Mice were treated with daily oral drug (vehicle, vamorolone, eplerenone, or spironolactone) and implanted with osmotic pumps that secreted either aldosterone or vehicle for 6 wk. Kidney size was assayed as an epithelial MR target tissue, where aldosterone-specificity of the MR is maintained through expression of the glucocorticoid-inactivating enzyme HSD11B2. (A) Representative kidney images are provided. (B) Aldosterone induced an increase in kidney mass in both wild-type and mdx. This was prevented in mdx by all three MR antagonists. (n ≥ 8 per group; ***P < 0.0005, ANOVA with post hoc test versus mdx + aldosterone in red; ##P < 0.005, t test comparing WT groups; V = Vamorolone, E = Eplerenone, S = Spironolactone).
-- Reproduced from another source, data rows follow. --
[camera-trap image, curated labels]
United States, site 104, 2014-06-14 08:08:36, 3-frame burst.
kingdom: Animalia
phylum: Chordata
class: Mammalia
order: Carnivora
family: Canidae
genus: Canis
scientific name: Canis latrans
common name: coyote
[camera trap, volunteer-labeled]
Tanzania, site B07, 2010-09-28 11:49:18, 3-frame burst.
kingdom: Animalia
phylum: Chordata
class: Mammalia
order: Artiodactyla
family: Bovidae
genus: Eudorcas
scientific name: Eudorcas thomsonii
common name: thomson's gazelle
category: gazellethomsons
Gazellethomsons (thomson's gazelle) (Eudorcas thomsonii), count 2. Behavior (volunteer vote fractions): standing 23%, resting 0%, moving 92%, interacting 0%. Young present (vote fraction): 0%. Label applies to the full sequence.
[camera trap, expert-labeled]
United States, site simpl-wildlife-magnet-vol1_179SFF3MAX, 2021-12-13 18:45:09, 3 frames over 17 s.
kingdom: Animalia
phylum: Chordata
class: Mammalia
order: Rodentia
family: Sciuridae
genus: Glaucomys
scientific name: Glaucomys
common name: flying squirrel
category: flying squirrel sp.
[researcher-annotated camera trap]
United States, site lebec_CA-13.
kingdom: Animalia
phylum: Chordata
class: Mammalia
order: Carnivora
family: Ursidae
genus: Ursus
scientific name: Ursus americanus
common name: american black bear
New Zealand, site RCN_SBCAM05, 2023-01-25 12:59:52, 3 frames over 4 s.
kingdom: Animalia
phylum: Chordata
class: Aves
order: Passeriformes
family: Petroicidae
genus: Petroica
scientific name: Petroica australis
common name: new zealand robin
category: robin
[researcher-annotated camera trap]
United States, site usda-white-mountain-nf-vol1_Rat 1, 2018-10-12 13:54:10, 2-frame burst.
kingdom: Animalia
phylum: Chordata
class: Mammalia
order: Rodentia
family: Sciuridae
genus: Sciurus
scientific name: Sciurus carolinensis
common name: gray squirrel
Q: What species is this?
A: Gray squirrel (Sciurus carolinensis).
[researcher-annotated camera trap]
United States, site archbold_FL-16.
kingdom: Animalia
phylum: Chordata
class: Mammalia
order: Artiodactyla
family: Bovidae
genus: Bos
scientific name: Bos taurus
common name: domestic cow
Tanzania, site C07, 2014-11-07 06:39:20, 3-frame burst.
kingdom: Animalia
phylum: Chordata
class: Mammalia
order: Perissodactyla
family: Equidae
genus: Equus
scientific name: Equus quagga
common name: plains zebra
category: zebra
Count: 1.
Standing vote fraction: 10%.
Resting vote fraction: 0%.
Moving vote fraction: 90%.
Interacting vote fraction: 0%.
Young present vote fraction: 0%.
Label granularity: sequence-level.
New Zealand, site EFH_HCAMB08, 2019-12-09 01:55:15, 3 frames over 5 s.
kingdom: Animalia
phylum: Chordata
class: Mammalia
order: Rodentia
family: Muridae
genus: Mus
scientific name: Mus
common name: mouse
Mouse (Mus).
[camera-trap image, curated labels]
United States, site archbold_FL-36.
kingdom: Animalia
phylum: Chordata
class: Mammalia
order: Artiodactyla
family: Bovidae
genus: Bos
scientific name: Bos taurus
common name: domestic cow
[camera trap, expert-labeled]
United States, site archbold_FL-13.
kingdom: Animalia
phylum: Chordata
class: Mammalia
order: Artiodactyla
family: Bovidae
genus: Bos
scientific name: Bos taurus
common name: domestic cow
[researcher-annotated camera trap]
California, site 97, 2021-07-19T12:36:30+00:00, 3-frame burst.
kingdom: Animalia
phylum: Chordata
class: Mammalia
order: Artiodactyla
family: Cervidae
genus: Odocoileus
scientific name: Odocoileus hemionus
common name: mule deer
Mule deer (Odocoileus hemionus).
Aldosterone introduced via osmotic pumps caused an activation or progression of several phenotypes relevant to cardiomyopathy that were all improved or prevented by vamorolone, eplerenone, and spironolactone. (A) Blood pressure was measured by tail cuff, and increased by aldosterone in both wild-type and mdx mice. (B, C) Sirius Red staining of collagen deposition was used to assay heart fibrosis, where aldosterone increased heart fibrosis specifically in mdx mice in (B) representative images and upon (C) quantification. (D) qRT-PCR of mdx heart tissue was used to assay MR-activated gene expression changes relevant to fibrosis and cardiomyopathy (n = 6 per group). (E, F) Aldosterone increased mdx heart size in (E) representative images and (F) quantitative measurement of heart mass. (G–I) Heart function was assayed by echocardiography, with (G) fractional shortening (H) left ventricular wall thickness (LV wall thickness, in millimetre) and (I) left ventricular mass (LV mass) each showing aldosterone-mediated phenotypes that improved with antagonist treatment. (n ≥ 8; †P < 0.1, *P < 0.05, **P < 0.005, ***P < 0.0005, ANOVA with post hoc versus mdx + aldosterone in red; #P < 0.05, ##P < 0.005, t test comparing WT groups; V = Vamorolone, E = Eplerenone, S = Spironolactone).

(A) Expression of the glucocorticoid-metabolizing gene Hsd11b2 was assayed by qRT-PCR in kidneys and hearts from wild-type and mdx mice. Lack of substantial expression in the heart indicated that the heart is sensitive to MR activation by prednisolone. (B) Standard mdx mice on a BL10 background were treated with vehicle, prednisolone (5 mg/kg), or vamorolone (45 mg/kg) for 4 months, beginning at 6 weeks of age. The heart was assayed for expression of MR-regulated genes via qRT-PCR and expressed as % vehicle levels (n ≥ 5). (C–G) Severe D2-mdx mice on an LTBP4 modifier background were treated for 8 weeks with daily oral vehicle, vamorolone (30 mg/kg), or prednisolone (5 mg/kg), beginning at 2 mo of age (n ≥ 9). (C, D) Kidney and heart mass at trial conclusion. Note, kidney expresses the glucocorticoid-inactivating enzyme (HSD11B2) that protects it from prednisolone, whereas the heart does not. Prednisolone increased D2-mdx heart size but not kidney size. (E, F) Echocardiography was performed near the trial endpoint. (E) Fractional shortening increased with both vamorolone and prednisolone. (F) Left ventricular volume (end diastolic) did not change with vamorolone but increased with prednisolone, consistent with premature dilatation. (G) Serum insulin levels increased with prednisolone (n ≥ 5), consistent with GR-mediated, metabolic side effects of glucocorticoids. (*P < 0.05, **P < 0.005, ***P < 0.0005; one panel B outlier removed after significant Grubbs test; (A) t test of mdx versus wild-type for each tissue, (B–G) ANOVA with post hoc versus vehicle in gray).